Segment Start: Supplied text

What a bizarre comment. That is literally the exact opposite of how it works - absent collective action, a larger pool of workers weakens the bargaining position, it doesn't strengthen it.
'Labour Day' which just happened, is a day to celebrate the rights achieved by Labour in this regard.
But even with proper Unions, in most situations, they're not going to be able to compel salaries higher than owners and management - the underlying economic reality of the fact that there are 10 workers to replace every Union worker is a powerful pressure on the fairly artificial nature of Unions.
From even the most remotely classically liberal perspective, the idea that 'A factory hires 10 employees, and now those sole 10 employees get to determine the operating terms of the business' is a pretty unnatural construct.
Unions have waned at least in part because of much better worker protections and minimum wage, which seems to have solved a great deal of the issues, but of course tension remains and I think the way we do minimum wage (so as to put a floor on the lack of negotiating power of unskilled individuals) is probably not nearly as intelligent as it could be.
This is explained in the same paragraph. Adam's theory is that the wealthy business owners collude against the workers while at the same time lobbying for laws that make it illegal for workers to combine. He says that these conflicts frequently play out violently and rarely end well for the workers.
This is explained in in Wealth of Nations in Chapter 8, "On The Wages of Labour."
More generally, Smith seems not to have been read by many economists, or at least his theory is rather different from what is ascribed to him by textbooks.
More likely you're conflating the issue with writers, ideologues, politicians, journalists, editorialists.
My comment exactly addressed that claim.
Now you seem to be asking if you eliminate bargaining power, would supply and demand dominate? I guess so? In the same sense that if you eliminate higher terms then sin(x) is just the identity function.
But why even ask the question? It's not relevant to the discussion of whether the terms you eliminated are key.
Pricing in Supply and Demand is decided by Bargaining Power, not the other way around.
The idea that workers 'outnumber' the capitalists does not give them power, it's the complete opposite.
I have no idea why you would think think they have some kind of power in that equation especially when there is probably a labour surplus.
If workers merged and formed a coherent Union, and acted as a single monolithic entity i.e. 'all labour in the colonies comes from a single Guild', then they'd possibly have more power, but this wouldn't really be possible obviously.
The entire treatise is essentially about the disproportionate power of concentrated wealth and that's what will ultimately drive wages.
That it's difficult to quantify doesn't make it false.
'Profit concentration' is literally a measure of value chain power: if you can collect a lot of profit, it's a sign that you have leverage over the other entities: workers, financiers, customers and suppliers.
Apple has incredible leverage over vendors, which is why even if you sell some really cool and awesome component to them for their iPhone you might not make Jack in profits, and may find yourself out of business a few years later.
Apple makes 100x more margin per device than Foxxcon, which illustrates the capital vs. labour dynamic quite well.
The more powerful corporations will accumulate more of the profits that are available to be divided.
So each corporate participant will get back it's 'costs' i.e. the minimum requirement for equipment (and maybe include very base salaries) - after that, everything is up for negotiation.

Segment End: Supplied text

▶ _Check your understanding_
1 > In the comments on bargaining power, which chapter of Wealth of Nations is said to explain Adam's theory?
2 > List every entity that the comments on bargaining power name as one over which collecting a lot of profit shows leverage.
3 > Say whether each statement agrees with the comments on bargaining power, and quote the deciding words: (a) Apple makes 100 times more margin per device than Foxxcon. (b) Without collective action, a larger pool of workers strengthens their bargaining position. (c) Pricing in supply and demand decides bargaining power.

Segment Start: Raw data

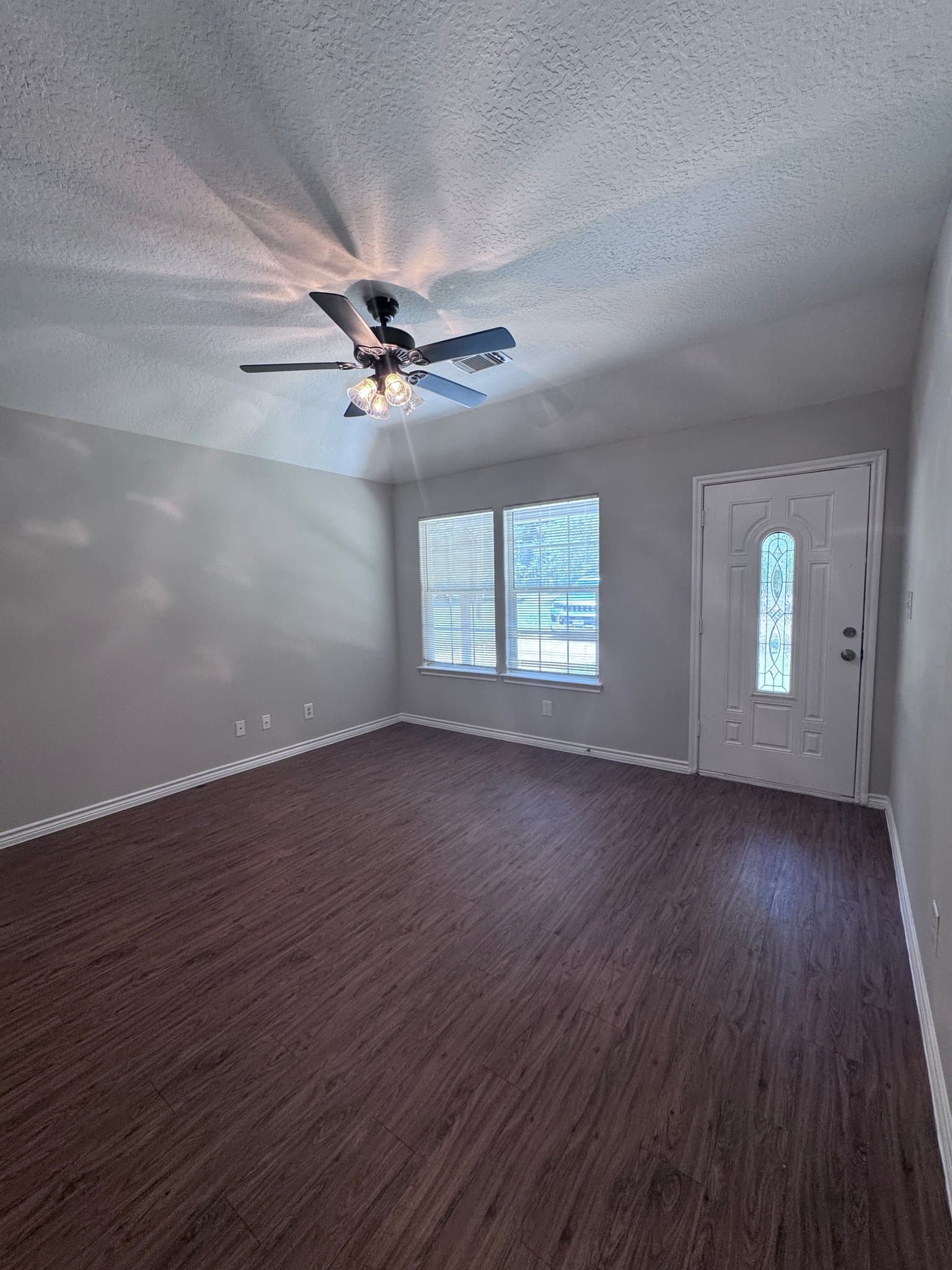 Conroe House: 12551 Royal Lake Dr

Segment End: Raw data
Segment Start: Raw data

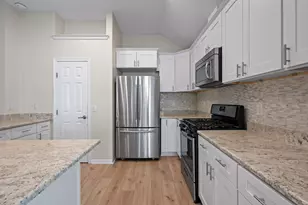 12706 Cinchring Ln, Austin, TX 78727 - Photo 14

Segment End: Raw data
Segment Start: Raw data

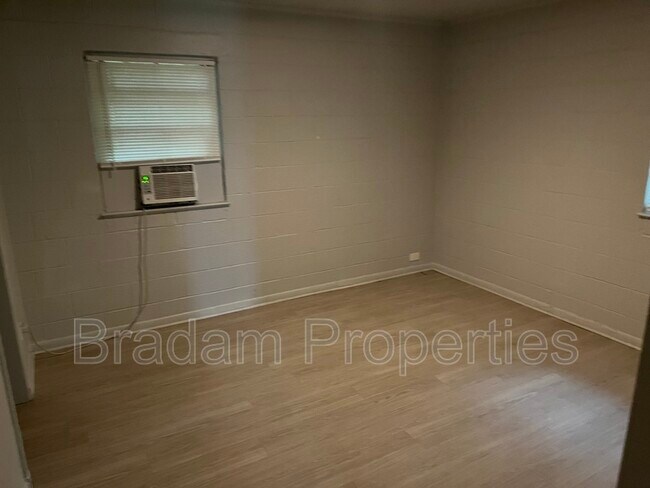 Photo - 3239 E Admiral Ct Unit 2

Segment End: Raw data

▶ _Answers_
1 > Chapter 8, "On The Wages of Labour."

2 > workers, financiers, customers, suppliers

3 >
(a) Yes: "Apple makes 100x more margin per device than Foxxcon"
(b) No: "absent collective action, a larger pool of workers weakens the bargaining position, it doesn't strengthen it"
(c) No: "Pricing in Supply and Demand is decided by Bargaining Power, not the other way around."